Scortia also talks a lot about ethnicity. Many characters remark that Italians are emotional and obsessed with their children, and we are told Martha "was a marvelously hairy woman, very much true to her French ancestry." Then there's expert pilot and motorcycle enthusiast Steinbrunner, who escaped East Germany in his youth. We learn, when Longo showers with him, that Steinbrunner is "a dusky blond with the hairiness of the northern German blonds...."
I thought the psychological and sexual content--all the flashbacks to the events on Earth that formed the characters of these people now lost in space, and all the descriptions of how they respond to the pressures of the desperate situation they find themselves in--was effective and interesting, in part because some of it was unusual--it is common in popular fiction to find loving or leering descriptions of a woman's breasts, so all the descriptions of body hair here constitute a memorable change of pace.
Scortia's style is smooth, and the novel is well-paced and well-structured. The brief homerotic shower scene early in the novel effectively foreshadows the revelation in the end of the book that the formative event in Steinbrunner's young life was a homosexual love affair--by a shocking coincidence the man who turned Steinbrunner's lover in to the Stasi is aboard the Soviet station, which provides the pilot the opportunity to wreak a terrible vengeance! Similarly, the brief mention of Mars early in the novel presages how, in the final third of the book, the Reds convince the Yanks to redirect their colonization efforts from the nearby barren moon to the distant surface of Mars, which is rich in valuable organic matter. The last 60 or so pages of the 224-page book generate real suspense, as we readers wonder if Rothgate and Steinbrunner will really go through with their scheme to sabotage the Mars plan, which they feel is much riskier than the moon plan.
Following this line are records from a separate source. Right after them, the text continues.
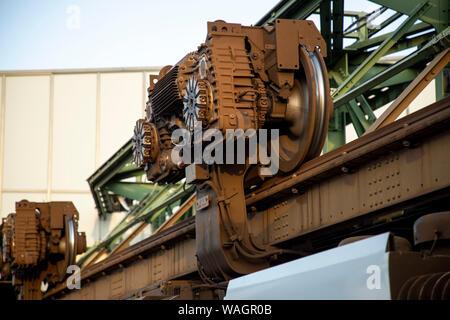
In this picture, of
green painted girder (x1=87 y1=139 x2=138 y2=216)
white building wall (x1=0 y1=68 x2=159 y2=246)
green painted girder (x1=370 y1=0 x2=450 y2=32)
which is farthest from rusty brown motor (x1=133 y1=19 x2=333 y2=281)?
white building wall (x1=0 y1=68 x2=159 y2=246)

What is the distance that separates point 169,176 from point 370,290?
32.6 ft

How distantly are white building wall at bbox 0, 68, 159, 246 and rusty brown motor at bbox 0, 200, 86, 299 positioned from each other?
497 inches

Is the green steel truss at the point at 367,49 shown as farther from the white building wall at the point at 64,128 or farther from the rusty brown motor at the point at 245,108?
the white building wall at the point at 64,128

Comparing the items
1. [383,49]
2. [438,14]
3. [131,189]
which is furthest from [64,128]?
[438,14]

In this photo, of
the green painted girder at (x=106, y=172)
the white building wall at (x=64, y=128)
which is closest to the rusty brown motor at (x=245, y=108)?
the green painted girder at (x=106, y=172)

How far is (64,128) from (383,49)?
23765 mm

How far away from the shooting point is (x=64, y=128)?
3691cm

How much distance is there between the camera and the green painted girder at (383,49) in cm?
1501

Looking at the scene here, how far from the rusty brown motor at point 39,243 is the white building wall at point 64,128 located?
12634 millimetres

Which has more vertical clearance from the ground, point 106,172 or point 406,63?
point 106,172

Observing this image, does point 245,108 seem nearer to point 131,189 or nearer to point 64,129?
point 131,189

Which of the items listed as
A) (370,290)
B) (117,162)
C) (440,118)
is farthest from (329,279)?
(117,162)
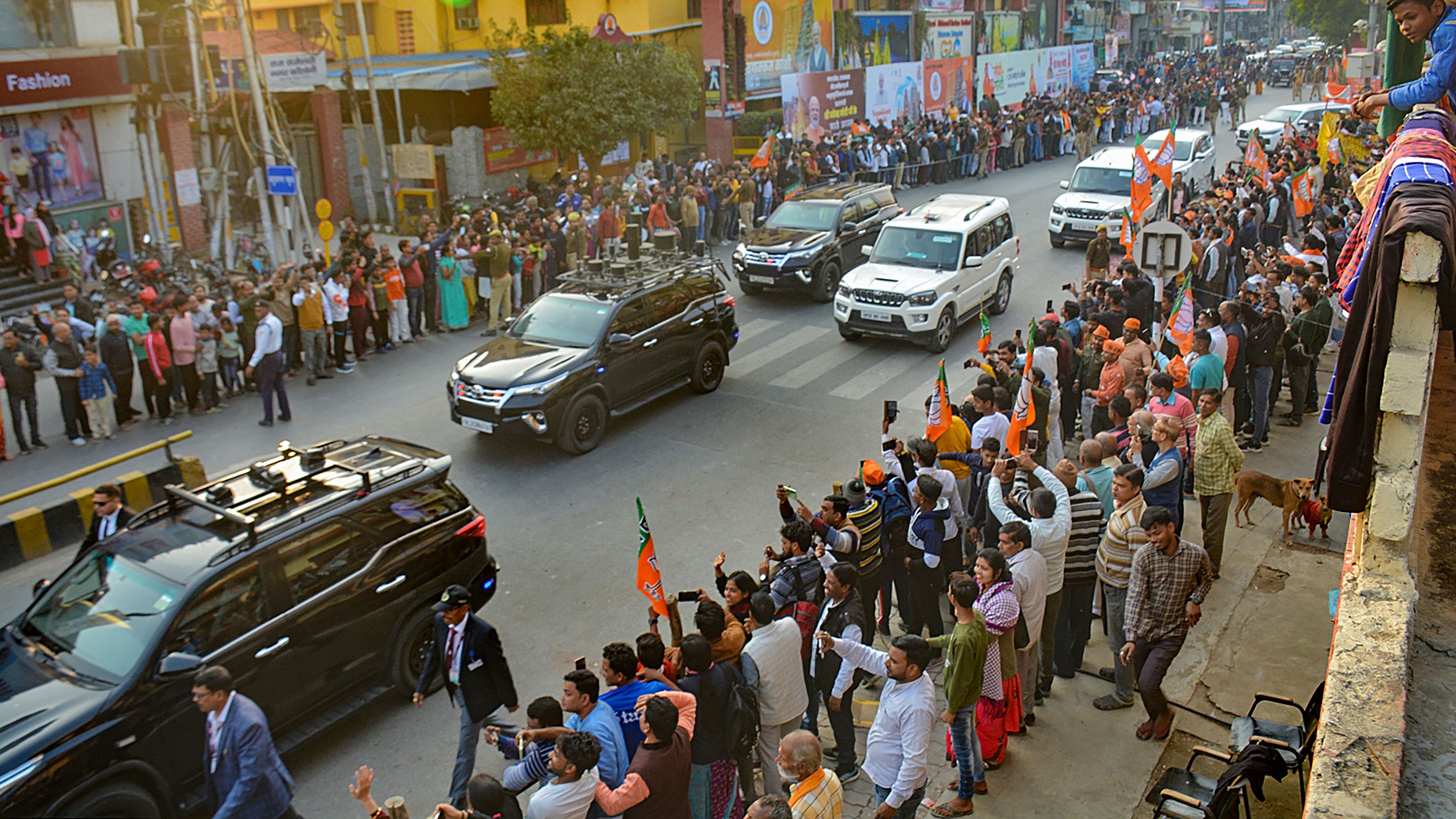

I resent the moral equivalency between the USSR and the West we so often see propounded in academia and popular culture in the same way I resent efforts to portray the Japanese as victims of the Pacific War when they were its instigators and aggressors. (How much time has the president spent comforting the Koreans, Chinese, Filipinos, Indians, Australians, Britons, Americans and others enslaved, tortured and abused by the Japanese? Maybe he does that all the time, at the golf course or something, and it doesn't get much publicity, so I missed it.) So if I have a gripe with Earthwreck! it is that, while the novel implicitly condemns socialism and the Beijing and Moscow regimes (with its references to tyranny in East Berlin, comparisons of the efficient and comfortable US station to the inefficient, ugly and smelly Soviet station, and its assigning of blame for the catastrophe to Chinese and Soviet weapons), none of the characters makes an intellectual or moral argument against communism--Rothgate's and Steinbrunner's hostility to the Soviets is born out of their having suffered personal injuries at the hands of Marxist terrorists and ruling parties, not out of a passionate love for human freedom or a scholarly recognition that socialism leads to poverty. Anti-communism in the book is not an intellectual or moral choice, but a psychological problem that has to be overcome if the human race is to survive, which I think is unfair and unreflective of reality. Well, let's be generous and chalk it up to an artistic and ethical choice made by Scortia, the decision to take as one of Earthwreck!'s themes the importance to the health of individuals and of societies of forgiveness.